Task to carry out -> The answer should consist of the full listing below, repeated exactly and free of pictures.

--- Exercise data ---

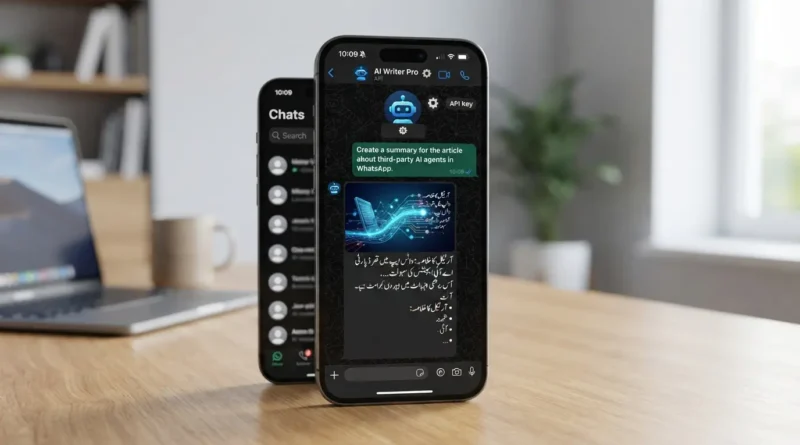 آئی فون پر واٹس ایپ کے نئے تھرڈ پارٹی اے آئی ایجنٹس فیچر کا منظر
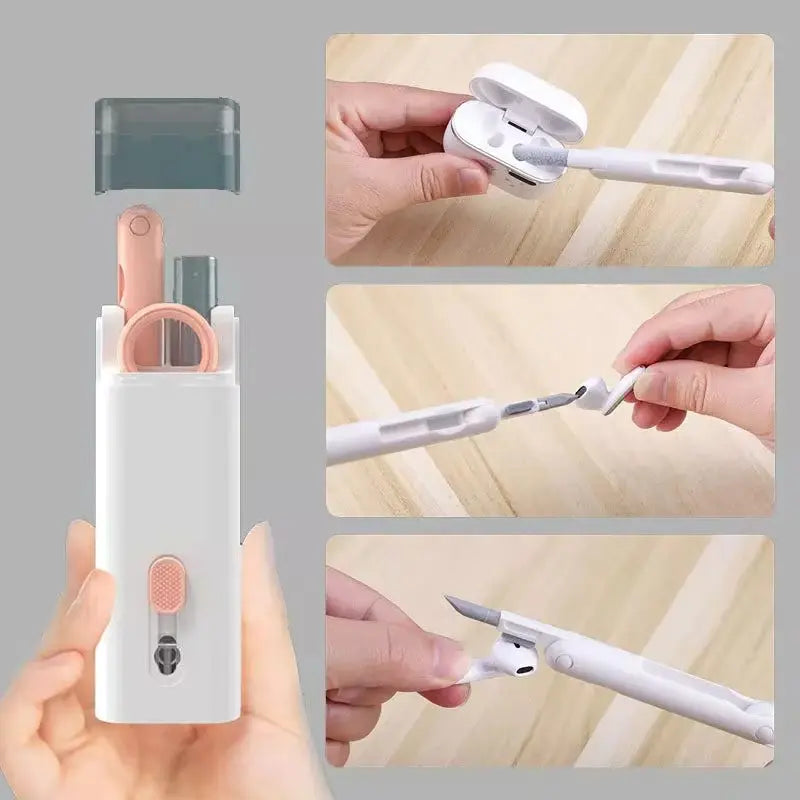 Kid Baby Mini Portable Multi-Functional 7 in 1 Cleaning Tool Kit for Keybaord, Mobile, Earbuds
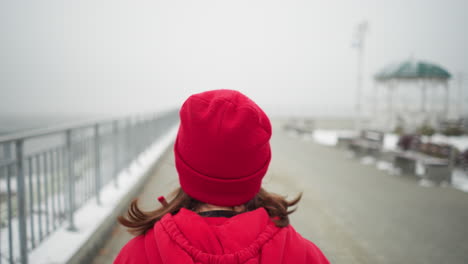 close-up back view of woman jogging in red beanie and jacket along snowy pathway near iron railing, serene park setting with benches nearby, foggy atmosphere, distant bridge, and light poles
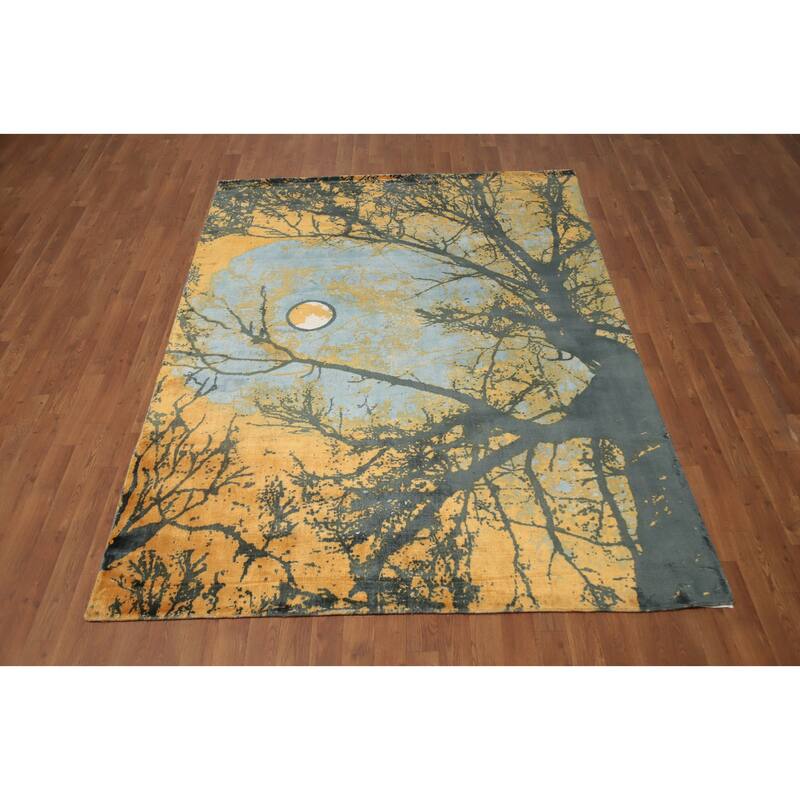 Hand Knotted Oriental Viscose Silk Carpet Modern Pictorial Oranges & Rust Abstract Area Rug - 7' 10'' X 5' 8''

---

Exercise response ->
 آئی فون پر واٹس ایپ کے نئے تھرڈ پارٹی اے آئی ایجنٹس فیچر کا منظر
 Kid Baby Mini Portable Multi-Functional 7 in 1 Cleaning Tool Kit for Keybaord, Mobile, Earbuds
 close-up back view of woman jogging in red beanie and jacket along snowy pathway near iron railing, serene park setting with benches nearby, foggy atmosphere, distant bridge, and light poles
 Hand Knotted Oriental Viscose Silk Carpet Modern Pictorial Oranges & Rust Abstract Area Rug - 7' 10'' X 5' 8''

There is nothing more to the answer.